All Saints Church of Ireland, Eglantine Road, Hillsborough, County Antrim, BT27 5RQ

WRENN ID
stranded-nave-sienna
Grade
B+
Local Planning Authority
Lisburn and Castlereagh
Country
Northern Ireland
Date first listed
7 February 1977
Source
NI Environment Agency listing

Description

All Saints Church of Ireland is a free-standing stone church built around 1880 to the designs of Sir Thomas Drew. It is located on the east side of Eglantine Road in Hillsborough, County Antrim, south of the M1 motorway.

The church is rectangular on plan, set on an east-west axis, with an apsidal chancel and a decorative entrance portico. The roof was re-tiled around 2008. Pitched terracotta tiled roofs with ridge-comb tiles sit slightly below sandstone coping to all gables, which are finished with moulded kneeler stones and surmounted by stone Celtic crosses. The apsidal chancel roof is also terracotta tiled and surmounted by a lead cone and cross. Iron dog-tooth box guttering is supported on exposed shaped rafter feet with cast-iron downpipes.

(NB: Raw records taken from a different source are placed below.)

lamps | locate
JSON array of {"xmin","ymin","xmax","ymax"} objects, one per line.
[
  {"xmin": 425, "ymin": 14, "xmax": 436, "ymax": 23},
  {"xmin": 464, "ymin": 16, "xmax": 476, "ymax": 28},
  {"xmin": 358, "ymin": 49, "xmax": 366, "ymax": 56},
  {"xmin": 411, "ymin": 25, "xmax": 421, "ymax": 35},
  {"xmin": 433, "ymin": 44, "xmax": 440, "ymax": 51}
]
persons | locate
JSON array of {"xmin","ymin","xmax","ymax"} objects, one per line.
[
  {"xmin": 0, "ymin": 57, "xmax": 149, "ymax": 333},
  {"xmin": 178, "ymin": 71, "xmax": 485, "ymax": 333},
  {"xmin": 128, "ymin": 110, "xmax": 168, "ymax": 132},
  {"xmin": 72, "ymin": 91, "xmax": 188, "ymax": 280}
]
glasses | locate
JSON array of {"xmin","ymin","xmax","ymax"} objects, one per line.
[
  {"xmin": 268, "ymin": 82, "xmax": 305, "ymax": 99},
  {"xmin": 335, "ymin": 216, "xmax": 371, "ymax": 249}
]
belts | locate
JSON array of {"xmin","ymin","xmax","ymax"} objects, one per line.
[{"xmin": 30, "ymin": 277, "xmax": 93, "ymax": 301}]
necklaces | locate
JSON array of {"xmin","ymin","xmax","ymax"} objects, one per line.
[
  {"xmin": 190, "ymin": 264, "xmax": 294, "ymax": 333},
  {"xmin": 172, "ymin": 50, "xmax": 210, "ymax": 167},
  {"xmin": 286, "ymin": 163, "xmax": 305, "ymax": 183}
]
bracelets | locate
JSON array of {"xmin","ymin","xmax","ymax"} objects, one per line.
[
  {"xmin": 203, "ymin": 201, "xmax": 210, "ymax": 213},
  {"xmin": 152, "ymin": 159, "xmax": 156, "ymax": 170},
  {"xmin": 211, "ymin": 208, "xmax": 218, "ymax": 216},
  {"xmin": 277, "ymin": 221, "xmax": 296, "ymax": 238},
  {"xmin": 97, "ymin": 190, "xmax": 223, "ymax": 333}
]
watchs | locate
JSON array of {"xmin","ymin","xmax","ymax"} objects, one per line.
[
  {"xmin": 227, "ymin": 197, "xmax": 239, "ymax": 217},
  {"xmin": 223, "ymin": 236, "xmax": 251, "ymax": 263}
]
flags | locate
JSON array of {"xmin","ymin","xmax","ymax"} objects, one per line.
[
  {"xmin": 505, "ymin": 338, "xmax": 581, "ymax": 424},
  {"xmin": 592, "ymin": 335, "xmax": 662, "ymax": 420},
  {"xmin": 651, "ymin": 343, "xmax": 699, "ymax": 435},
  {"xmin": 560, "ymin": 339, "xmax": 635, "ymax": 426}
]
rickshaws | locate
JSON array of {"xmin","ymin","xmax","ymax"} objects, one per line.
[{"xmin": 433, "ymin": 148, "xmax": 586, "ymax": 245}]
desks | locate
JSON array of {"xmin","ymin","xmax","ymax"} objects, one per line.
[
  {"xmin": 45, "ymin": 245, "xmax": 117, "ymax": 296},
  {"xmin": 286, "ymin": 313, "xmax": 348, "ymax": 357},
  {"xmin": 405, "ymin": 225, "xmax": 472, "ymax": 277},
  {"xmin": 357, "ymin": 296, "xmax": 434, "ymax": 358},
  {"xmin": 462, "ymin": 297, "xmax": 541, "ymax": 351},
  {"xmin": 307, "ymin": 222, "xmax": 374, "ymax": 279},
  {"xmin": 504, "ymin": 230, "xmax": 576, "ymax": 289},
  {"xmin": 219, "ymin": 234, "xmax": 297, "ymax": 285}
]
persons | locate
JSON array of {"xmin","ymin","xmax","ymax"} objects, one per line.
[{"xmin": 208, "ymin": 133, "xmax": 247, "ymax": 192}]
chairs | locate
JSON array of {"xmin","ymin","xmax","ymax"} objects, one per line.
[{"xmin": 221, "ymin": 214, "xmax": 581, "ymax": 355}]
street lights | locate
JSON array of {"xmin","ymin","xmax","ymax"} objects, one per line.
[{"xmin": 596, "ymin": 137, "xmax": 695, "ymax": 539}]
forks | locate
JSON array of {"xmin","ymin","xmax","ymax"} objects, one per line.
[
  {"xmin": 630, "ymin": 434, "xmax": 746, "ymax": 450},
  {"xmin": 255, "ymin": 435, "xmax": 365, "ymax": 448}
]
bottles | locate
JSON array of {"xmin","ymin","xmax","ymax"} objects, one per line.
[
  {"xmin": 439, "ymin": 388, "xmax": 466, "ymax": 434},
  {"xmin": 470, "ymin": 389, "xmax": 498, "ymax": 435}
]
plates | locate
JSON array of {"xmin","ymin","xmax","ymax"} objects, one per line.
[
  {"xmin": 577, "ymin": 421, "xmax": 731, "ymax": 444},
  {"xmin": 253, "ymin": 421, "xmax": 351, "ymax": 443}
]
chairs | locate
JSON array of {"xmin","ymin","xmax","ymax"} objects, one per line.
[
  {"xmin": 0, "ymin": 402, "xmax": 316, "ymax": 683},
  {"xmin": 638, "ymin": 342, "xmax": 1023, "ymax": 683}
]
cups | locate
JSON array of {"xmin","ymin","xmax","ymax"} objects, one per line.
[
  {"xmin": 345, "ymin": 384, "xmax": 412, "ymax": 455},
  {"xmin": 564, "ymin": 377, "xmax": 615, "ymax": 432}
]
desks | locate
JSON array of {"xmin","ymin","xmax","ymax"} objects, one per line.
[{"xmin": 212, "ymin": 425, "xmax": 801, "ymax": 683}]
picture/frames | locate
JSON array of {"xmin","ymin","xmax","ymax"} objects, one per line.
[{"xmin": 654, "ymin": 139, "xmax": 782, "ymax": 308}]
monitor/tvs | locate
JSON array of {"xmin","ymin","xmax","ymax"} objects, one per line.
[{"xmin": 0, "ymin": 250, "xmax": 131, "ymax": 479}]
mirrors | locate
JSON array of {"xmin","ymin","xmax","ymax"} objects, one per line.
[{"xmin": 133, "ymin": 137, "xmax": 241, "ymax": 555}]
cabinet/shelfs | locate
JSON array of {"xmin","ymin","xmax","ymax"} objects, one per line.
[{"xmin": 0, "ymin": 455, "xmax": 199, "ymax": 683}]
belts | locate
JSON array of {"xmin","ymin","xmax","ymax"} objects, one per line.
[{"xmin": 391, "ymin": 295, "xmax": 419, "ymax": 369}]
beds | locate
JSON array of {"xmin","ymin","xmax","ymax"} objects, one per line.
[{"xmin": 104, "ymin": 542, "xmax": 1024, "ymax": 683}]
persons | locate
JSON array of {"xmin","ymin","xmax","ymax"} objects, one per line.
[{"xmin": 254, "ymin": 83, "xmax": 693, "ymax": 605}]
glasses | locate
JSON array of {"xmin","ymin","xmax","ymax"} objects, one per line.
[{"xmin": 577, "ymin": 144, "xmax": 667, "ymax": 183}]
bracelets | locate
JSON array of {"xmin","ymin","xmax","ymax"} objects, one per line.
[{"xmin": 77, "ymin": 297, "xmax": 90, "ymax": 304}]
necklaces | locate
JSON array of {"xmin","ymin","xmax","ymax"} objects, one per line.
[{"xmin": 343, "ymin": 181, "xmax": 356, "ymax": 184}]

A decorative stone chimneystack rises from the south nave wall behind the vestry.

The walls are constructed of rock-faced random rubblestone with a splayed plinth course to the north and west elevations, sandstone ashlar quoins and diagonal buttresses to the west gable. An angled buttress rises at the junction of the east gable and the chancel, forming a sandstone ashlar gablet belfry with bowtel mouldings and a gothic bell arch. This belfry contains three iron bells and is surmounted by an iron crest with weather cock.

The church has pointed-headed window openings with red sandstone relieving arches, flush sandstone window surrounds and diagonally-leaded glazing. The south nave elevation is covered by a catslide roof at the same angle as the south aisle. A single-storey vestry block abuts the east end of this elevation. A decorative open timber entrance porch is positioned on the south side, featuring an exposed scissor truss timber roof with leaded glazing to the cheeks on low rubblestone walls with sandstone coping. The porch floor is laid in black and red clay tiles. The pointed-headed sandstone doorcase comprises a vertically-sheeted timber door with decorative iron door furniture, flanked by a pair of engaged squat columns and a compound arch with hood moulding. The vestry contains pointed-headed door and window openings with flush chamfered sandstone surrounds, diagonally-sheeted timber door and leaded windows.

The west gable features a trefoil-headed double-height window opening with rough red sandstone voussoirs and flush sandstone ashlar plate tracery comprising a pair of trefoil-headed lancets and a sexfoil above, all with bowtel reveals, splayed sills and leaded glazing. The north nave elevation is four windows wide with pointed-headed openings and red sandstone voussoirs, alternating between trefoil-headed lancets and plate tracery matching the west window pattern. The east elevation is abutted by the apsidal chancel with six trefoil-headed lancet openings on a continuous sandstone sill band.

The church sits on landscaped grounds accessed from Eglantine Road via the car park of a modern Church Hall built around 1995, with a long bitumac drive. The site is enclosed by rubble piers at the end of the avenue, with a graveyard to the east containing grave-markers dating from 1920.